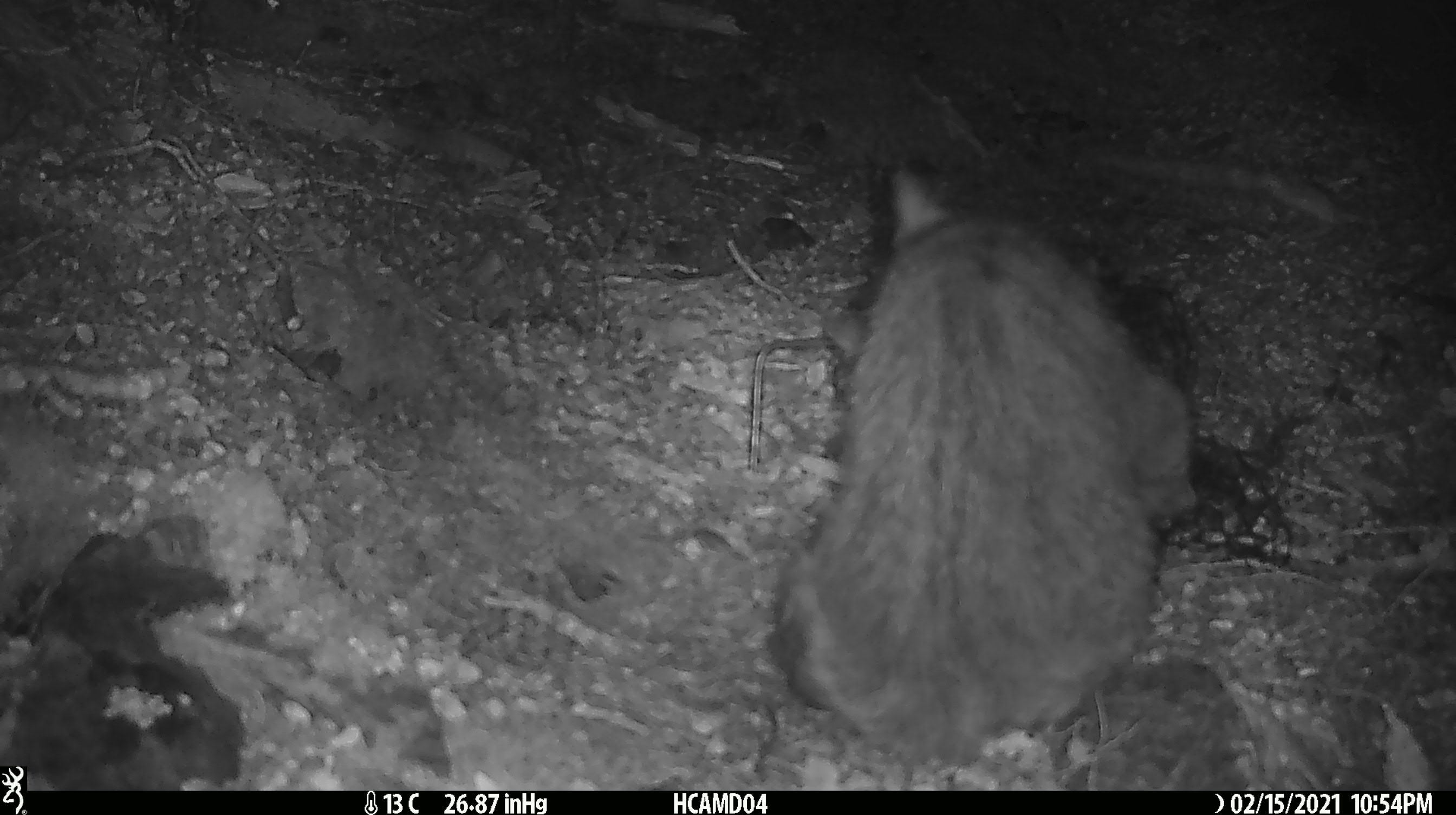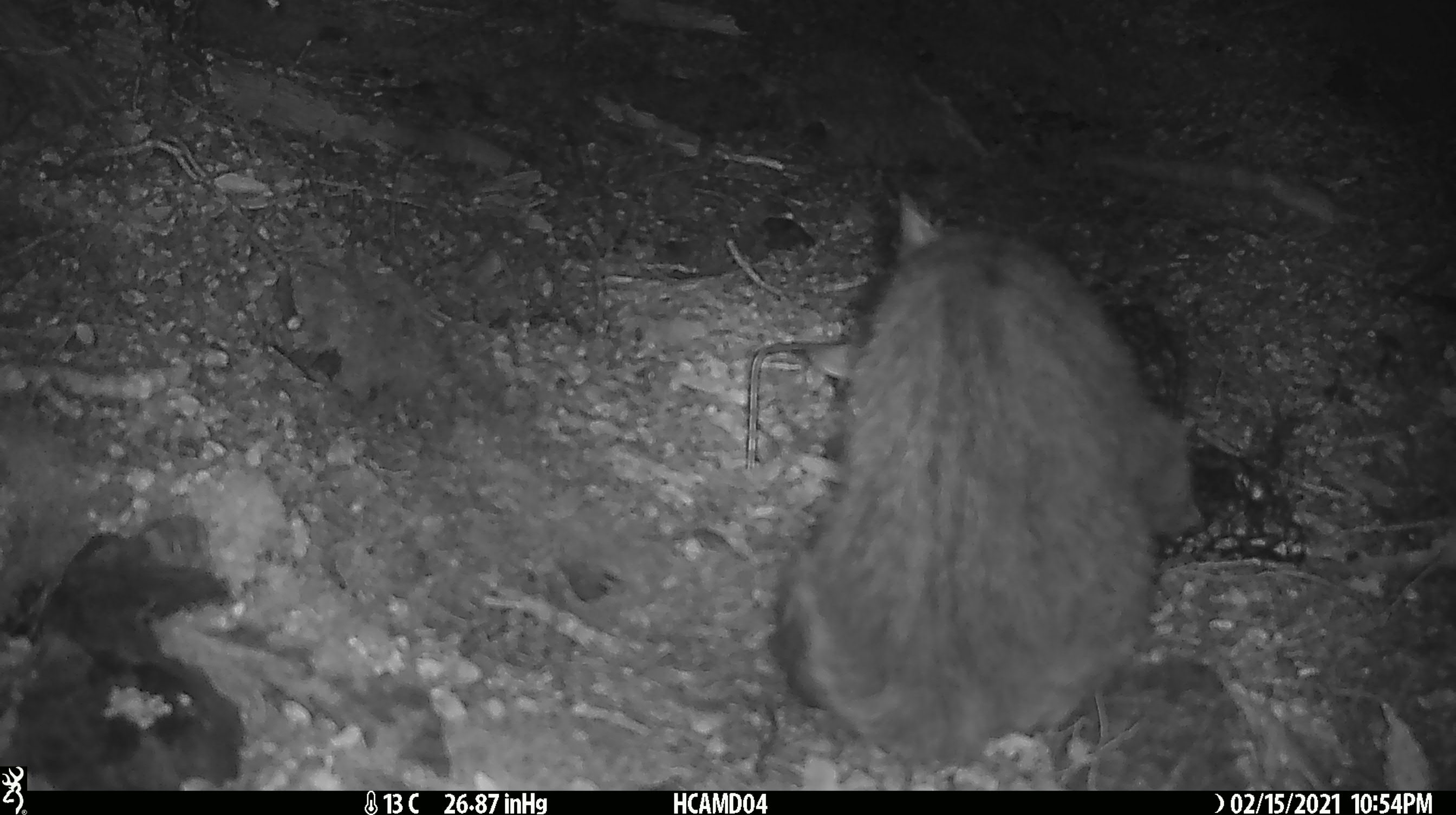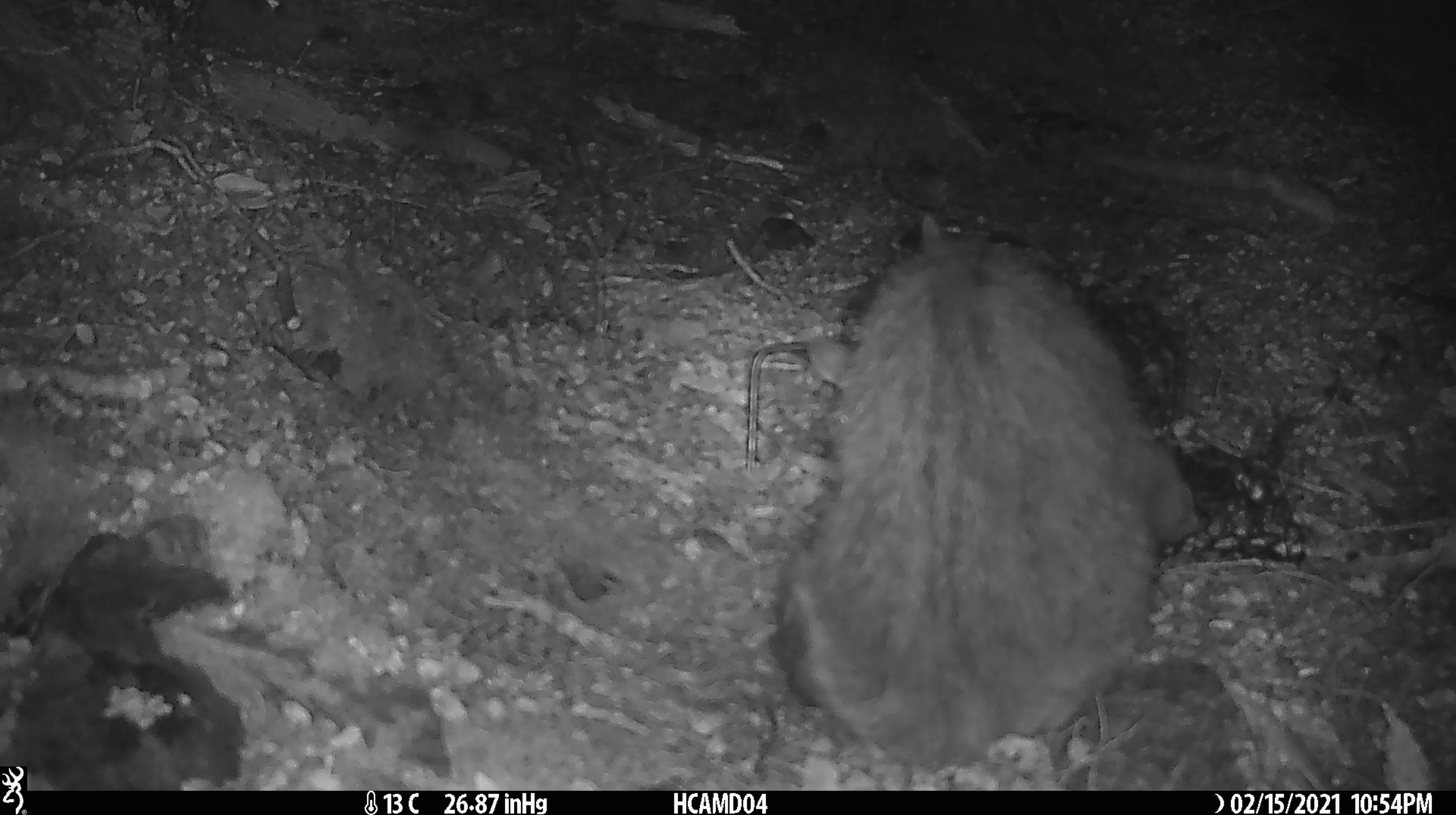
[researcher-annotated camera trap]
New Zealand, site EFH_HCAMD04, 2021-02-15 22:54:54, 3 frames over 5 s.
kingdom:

EXERCISE PROMPT: Return the whole listing word for word, minus its pictures.

EXERCISE RESPONSE:
[researcher-annotated camera trap]
New Zealand, site EFH_HCAMD04, 2021-02-15 22:54:54, 3 frames over 5 s.
kingdom:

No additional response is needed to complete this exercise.